PROVIDED PASSAGE:
Ryan Barnett of Breach Security Inc. and leader of the Web Application Security Consortium (WASC) Honeypot Project talks about phase three of the project, which uses an open proxy server to analyze Web attack data. Formally called the Distributed Open Proxy Honeypot Project, in phase three it will be will more widely deployed, adding more participants and analytics. The Honeypot Project uses the open source mod_security Web application firewall (WAF) to monitor, identify and report the attack traffic.
Read the full transcript from this video below:
Please note the full transcript is for reference only and may include errors. To report an error, contact firstname.lastname@example.org.
WASC Web Honeypot Project enters next phase
Ryan Barnett: The actual name is a very long name, unfortunately for the project, but it is very descriptive. It is called the Distributed Open Proxy Honey Pot Project. The idea there, as you can tell from the name, we are different than typical honey pots where we are not aiming to be target of the attack. We know that the bad guys commonly like to use open proxies to loop through where they are going to hide their source IP. We are an open proxy; anybody can come in and use us and send a request wherever, and we will go ahead and process that for them. The difference is we have a certain rule set. We have Mod Security, which is a web app firewall on it, customized rule set for the honey pots. We see malicious traffic then we log it back to a central log host in real time. The aim of the project is really to gather that type of real web attack data because there is a lot of different resources out like the OWASP Top 10, CBE, different places where they track statistics on vulnerabilities, so those are likely ways that somebody could break in. There is no concrete evidence to zero in to say, 'These are the specific vulnerabilities that are actually being targeted.' That is one of the aims that we have is actually to highlight that, to either reinforce what the statistics are saying or to counteract them, and say, 'No, these are the things you should focus on.'
Interviewer: You are using an open proxy server. You are turning this, turning what the bad guys use against them, right?

INFORMATION PROVIDED:
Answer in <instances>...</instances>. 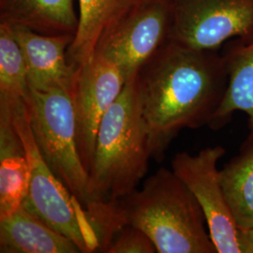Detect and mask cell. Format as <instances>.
<instances>
[{
    "label": "cell",
    "instance_id": "1",
    "mask_svg": "<svg viewBox=\"0 0 253 253\" xmlns=\"http://www.w3.org/2000/svg\"><path fill=\"white\" fill-rule=\"evenodd\" d=\"M151 159L163 162L185 128L208 126L226 90V66L217 50L167 41L137 73Z\"/></svg>",
    "mask_w": 253,
    "mask_h": 253
},
{
    "label": "cell",
    "instance_id": "2",
    "mask_svg": "<svg viewBox=\"0 0 253 253\" xmlns=\"http://www.w3.org/2000/svg\"><path fill=\"white\" fill-rule=\"evenodd\" d=\"M122 223L143 231L159 253H217L198 201L172 170L161 168L116 200Z\"/></svg>",
    "mask_w": 253,
    "mask_h": 253
},
{
    "label": "cell",
    "instance_id": "3",
    "mask_svg": "<svg viewBox=\"0 0 253 253\" xmlns=\"http://www.w3.org/2000/svg\"><path fill=\"white\" fill-rule=\"evenodd\" d=\"M137 73L126 79L101 120L88 172V203L125 197L137 189L148 170L151 157Z\"/></svg>",
    "mask_w": 253,
    "mask_h": 253
},
{
    "label": "cell",
    "instance_id": "4",
    "mask_svg": "<svg viewBox=\"0 0 253 253\" xmlns=\"http://www.w3.org/2000/svg\"><path fill=\"white\" fill-rule=\"evenodd\" d=\"M0 104L9 107L30 165V186L23 206L72 239L81 253L99 252V240L85 208L57 178L40 152L32 133L26 101L11 105Z\"/></svg>",
    "mask_w": 253,
    "mask_h": 253
},
{
    "label": "cell",
    "instance_id": "5",
    "mask_svg": "<svg viewBox=\"0 0 253 253\" xmlns=\"http://www.w3.org/2000/svg\"><path fill=\"white\" fill-rule=\"evenodd\" d=\"M25 101L42 156L57 178L85 208L88 172L83 165L76 143L71 90L39 91L29 87Z\"/></svg>",
    "mask_w": 253,
    "mask_h": 253
},
{
    "label": "cell",
    "instance_id": "6",
    "mask_svg": "<svg viewBox=\"0 0 253 253\" xmlns=\"http://www.w3.org/2000/svg\"><path fill=\"white\" fill-rule=\"evenodd\" d=\"M169 0H132L100 36L95 53L116 64L126 79L169 40Z\"/></svg>",
    "mask_w": 253,
    "mask_h": 253
},
{
    "label": "cell",
    "instance_id": "7",
    "mask_svg": "<svg viewBox=\"0 0 253 253\" xmlns=\"http://www.w3.org/2000/svg\"><path fill=\"white\" fill-rule=\"evenodd\" d=\"M169 41L217 50L229 40H253V0H169Z\"/></svg>",
    "mask_w": 253,
    "mask_h": 253
},
{
    "label": "cell",
    "instance_id": "8",
    "mask_svg": "<svg viewBox=\"0 0 253 253\" xmlns=\"http://www.w3.org/2000/svg\"><path fill=\"white\" fill-rule=\"evenodd\" d=\"M225 153L224 147L217 145L202 149L196 155L175 154L172 170L198 201L217 253H241L238 226L217 169V163Z\"/></svg>",
    "mask_w": 253,
    "mask_h": 253
},
{
    "label": "cell",
    "instance_id": "9",
    "mask_svg": "<svg viewBox=\"0 0 253 253\" xmlns=\"http://www.w3.org/2000/svg\"><path fill=\"white\" fill-rule=\"evenodd\" d=\"M126 81V75L119 67L96 53L76 69L71 94L76 143L87 172L93 163L101 120L123 90Z\"/></svg>",
    "mask_w": 253,
    "mask_h": 253
},
{
    "label": "cell",
    "instance_id": "10",
    "mask_svg": "<svg viewBox=\"0 0 253 253\" xmlns=\"http://www.w3.org/2000/svg\"><path fill=\"white\" fill-rule=\"evenodd\" d=\"M27 68L29 87L39 91L71 90L76 67L67 52L73 35H46L20 25L9 24Z\"/></svg>",
    "mask_w": 253,
    "mask_h": 253
},
{
    "label": "cell",
    "instance_id": "11",
    "mask_svg": "<svg viewBox=\"0 0 253 253\" xmlns=\"http://www.w3.org/2000/svg\"><path fill=\"white\" fill-rule=\"evenodd\" d=\"M31 171L26 148L10 111L0 104V219L14 213L27 198Z\"/></svg>",
    "mask_w": 253,
    "mask_h": 253
},
{
    "label": "cell",
    "instance_id": "12",
    "mask_svg": "<svg viewBox=\"0 0 253 253\" xmlns=\"http://www.w3.org/2000/svg\"><path fill=\"white\" fill-rule=\"evenodd\" d=\"M0 253H80L81 250L22 205L0 219Z\"/></svg>",
    "mask_w": 253,
    "mask_h": 253
},
{
    "label": "cell",
    "instance_id": "13",
    "mask_svg": "<svg viewBox=\"0 0 253 253\" xmlns=\"http://www.w3.org/2000/svg\"><path fill=\"white\" fill-rule=\"evenodd\" d=\"M223 58L226 66V90L208 126L217 130L225 126L236 111L244 112L253 133V40L235 39L227 44Z\"/></svg>",
    "mask_w": 253,
    "mask_h": 253
},
{
    "label": "cell",
    "instance_id": "14",
    "mask_svg": "<svg viewBox=\"0 0 253 253\" xmlns=\"http://www.w3.org/2000/svg\"><path fill=\"white\" fill-rule=\"evenodd\" d=\"M0 21L46 35H73L78 28L74 0H0Z\"/></svg>",
    "mask_w": 253,
    "mask_h": 253
},
{
    "label": "cell",
    "instance_id": "15",
    "mask_svg": "<svg viewBox=\"0 0 253 253\" xmlns=\"http://www.w3.org/2000/svg\"><path fill=\"white\" fill-rule=\"evenodd\" d=\"M132 0H78V28L67 55L76 68L95 53L100 36Z\"/></svg>",
    "mask_w": 253,
    "mask_h": 253
},
{
    "label": "cell",
    "instance_id": "16",
    "mask_svg": "<svg viewBox=\"0 0 253 253\" xmlns=\"http://www.w3.org/2000/svg\"><path fill=\"white\" fill-rule=\"evenodd\" d=\"M227 200L240 229L253 227V133L246 139L239 153L219 170Z\"/></svg>",
    "mask_w": 253,
    "mask_h": 253
},
{
    "label": "cell",
    "instance_id": "17",
    "mask_svg": "<svg viewBox=\"0 0 253 253\" xmlns=\"http://www.w3.org/2000/svg\"><path fill=\"white\" fill-rule=\"evenodd\" d=\"M29 88L21 49L7 22L0 21V103L24 101Z\"/></svg>",
    "mask_w": 253,
    "mask_h": 253
},
{
    "label": "cell",
    "instance_id": "18",
    "mask_svg": "<svg viewBox=\"0 0 253 253\" xmlns=\"http://www.w3.org/2000/svg\"><path fill=\"white\" fill-rule=\"evenodd\" d=\"M107 253H154L157 249L143 231L126 225L119 231L109 245Z\"/></svg>",
    "mask_w": 253,
    "mask_h": 253
},
{
    "label": "cell",
    "instance_id": "19",
    "mask_svg": "<svg viewBox=\"0 0 253 253\" xmlns=\"http://www.w3.org/2000/svg\"><path fill=\"white\" fill-rule=\"evenodd\" d=\"M238 244L241 253H253V227L238 228Z\"/></svg>",
    "mask_w": 253,
    "mask_h": 253
}]
</instances>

EXERCISE INSTRUCTIONS:
A. Condense the paragraph of the honeypot interview that begins "Ryan Barnett of Breach Security Inc." into a short bulleted list, keeping its main facts.
B. Carry on the honeypot interview from its final line, writing what comes next.

OUTPUTS BY TASK:
A.
- Ryan Barnett of Breach Security Inc. leads the Web Application Security Consortium (WASC) Honeypot Project and discusses its third phase.
- Phase three uses an open proxy server to analyze Web attack data.
- The project's formal name is the Distributed Open Proxy Honeypot Project.
- In phase three it will be deployed more widely, with more participants and analytics.
- The open source mod_security Web application firewall (WAF) monitors, identifies and reports the attack traffic.

B.
Ryan Barnett: Absolutely. Before I came on working with Reach Security, who sells app firewalls and using mod security, I was actually a consultant working with Government clients in DC, and I was in charge of protecting their public websites. I always got frustrated when we would do initial trace-back for the web attack, and 9 times out of 10 it was an open proxy server, and that is about as far as you can go. It is tough to get coordination to track all that stuff back, that is why, when we were figuring out what is the best mechanism to use to gather this data, that is when I said, 'Ah-ha, yes. Turn the tables on the bad guys.' They are not targeting us, but we know it is a common tool that they use, so we just get a bird's eye view.
Interviewer: What does it mean, what does phase 3 actually do? What happens here? Is it going to be open sourced?
Ryan Barnett: Actually, that is a good question. Starting phase 3, the previous two phases were really learning phases, we were taking baby steps. They actually started in 2007. The first one ran for about 4 months, the second phase was only for about 3 months. We had to take a hiatus for a while to really figure out what we wanted to achieve in phase 3, what are the hardware requirements, and really re-architect everything. Phase 3, the two different main goals that we have are we want many, many more sensors geographically distributed, also being deployed into different network blocks. We have ISP home users, we have universities, we have some government participation, so more sensors, that ends up meaning a lot more data, so we are going to do a lot more data analysis that we did in the past. Before it was high level statistics; we want to dive deeper. We want to use a lot of different tools to analyze the data to look for trends, different attacks.
Another big goal that we have is to release data much, much more frequently. In previous phases, we just did a wrap-up report at the end of the phase, and we learned that you got to get data out when it is hot, when it is new, so it is relevant.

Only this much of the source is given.